Mr. MacKie said the ABA takes pride in its ability to serve as a valued resource for the industry and ABA member companies.

“We just don’t talk about it a lot,” he said. “We talk a lot about what we’re doing for the industry and in Washington and now the State. The example that Brad used was someone we’ve known for a long time. When we have an individual member who needs something — it can be a business relationship, it can be guidance from the FDA or what have you — we’re doing a lot of that one-on-one work. We just don’t talk about it a whole lot for obvious reasons, but I’m glad Brad mentioned that we’re helping to solve business challenges for our respective members regardless of their size.”

With unemployment surging, difficulties attracting labor are not as severe a problem it has been over the last several years. Mr. Alexander said a greater problem for bakers has been the number of hired workers missing work for reasons related to COVID-19 (not necessarily actual illnesses). He said attracting skilled labor is not an issue that will be going away.

“People have been concerned about working,” he said. “However, we’ve actually had better attendance lately.

“It’s always a challenge to find employees. We have several of our own initiatives, and ABA has additional initiatives we’ve tapped into.

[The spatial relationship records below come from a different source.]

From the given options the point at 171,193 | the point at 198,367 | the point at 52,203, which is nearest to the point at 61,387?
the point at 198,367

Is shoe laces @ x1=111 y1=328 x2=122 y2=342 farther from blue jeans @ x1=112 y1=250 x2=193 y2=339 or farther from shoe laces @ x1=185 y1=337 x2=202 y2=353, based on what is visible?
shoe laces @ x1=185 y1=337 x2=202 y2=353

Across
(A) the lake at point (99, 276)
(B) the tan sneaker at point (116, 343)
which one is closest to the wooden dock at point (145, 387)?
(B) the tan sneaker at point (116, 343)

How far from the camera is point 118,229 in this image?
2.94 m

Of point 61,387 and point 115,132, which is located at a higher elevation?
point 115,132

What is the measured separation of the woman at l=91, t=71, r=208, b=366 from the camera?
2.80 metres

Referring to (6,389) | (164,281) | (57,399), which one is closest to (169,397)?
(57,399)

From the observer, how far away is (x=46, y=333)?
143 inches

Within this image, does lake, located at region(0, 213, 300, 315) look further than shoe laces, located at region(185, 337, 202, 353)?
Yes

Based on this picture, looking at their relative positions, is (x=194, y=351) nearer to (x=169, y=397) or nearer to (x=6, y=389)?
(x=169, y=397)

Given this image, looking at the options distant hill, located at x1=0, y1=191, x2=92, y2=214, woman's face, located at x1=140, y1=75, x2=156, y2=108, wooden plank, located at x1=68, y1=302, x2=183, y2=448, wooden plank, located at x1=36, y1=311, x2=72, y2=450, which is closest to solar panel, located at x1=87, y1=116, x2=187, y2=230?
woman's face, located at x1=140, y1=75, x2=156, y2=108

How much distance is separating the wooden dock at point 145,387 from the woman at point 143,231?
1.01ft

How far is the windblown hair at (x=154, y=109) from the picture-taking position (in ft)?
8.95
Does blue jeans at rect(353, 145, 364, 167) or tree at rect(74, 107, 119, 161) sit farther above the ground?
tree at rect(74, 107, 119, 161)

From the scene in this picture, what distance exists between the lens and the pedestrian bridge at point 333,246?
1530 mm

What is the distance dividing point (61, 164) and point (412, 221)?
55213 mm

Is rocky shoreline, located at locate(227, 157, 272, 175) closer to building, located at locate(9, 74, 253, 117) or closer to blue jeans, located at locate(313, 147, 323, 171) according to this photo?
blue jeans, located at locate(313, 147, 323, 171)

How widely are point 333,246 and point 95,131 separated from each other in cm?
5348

For example, there is the USO Pathfinder Program. There are about 200,000 people who get out of the military every year and are going back into the workforce. ABA and Flowers have tapped into that, looking at people who are transitioning back into business. We’ve had some success there. But it’s a constant challenge attracting talent to the baking industry. ABA is just setting up a new site called for people that are looking into getting into baking.”

While he was very young when he decided to join Flowers and the baking industry, Mr. Alexander is confident he made the right career choice.

“First of all, it’s a great company,” he said. “It’s been extremely rewarding for me, and the company has given me a lot of opportunities, so a great choice. For me the baking industry is something very admirable. You can see your products in the stores. You eat them. You taste them. You are helping to feed America. From that standpoint I think it’s very rewarding. To me it’s a great industry to be in especially right now when you think about how important it is to supply food during these unsettling times. Consumers can count on Flowers, and other bakers to have food in stores. And that’s one less thing to have to worry about.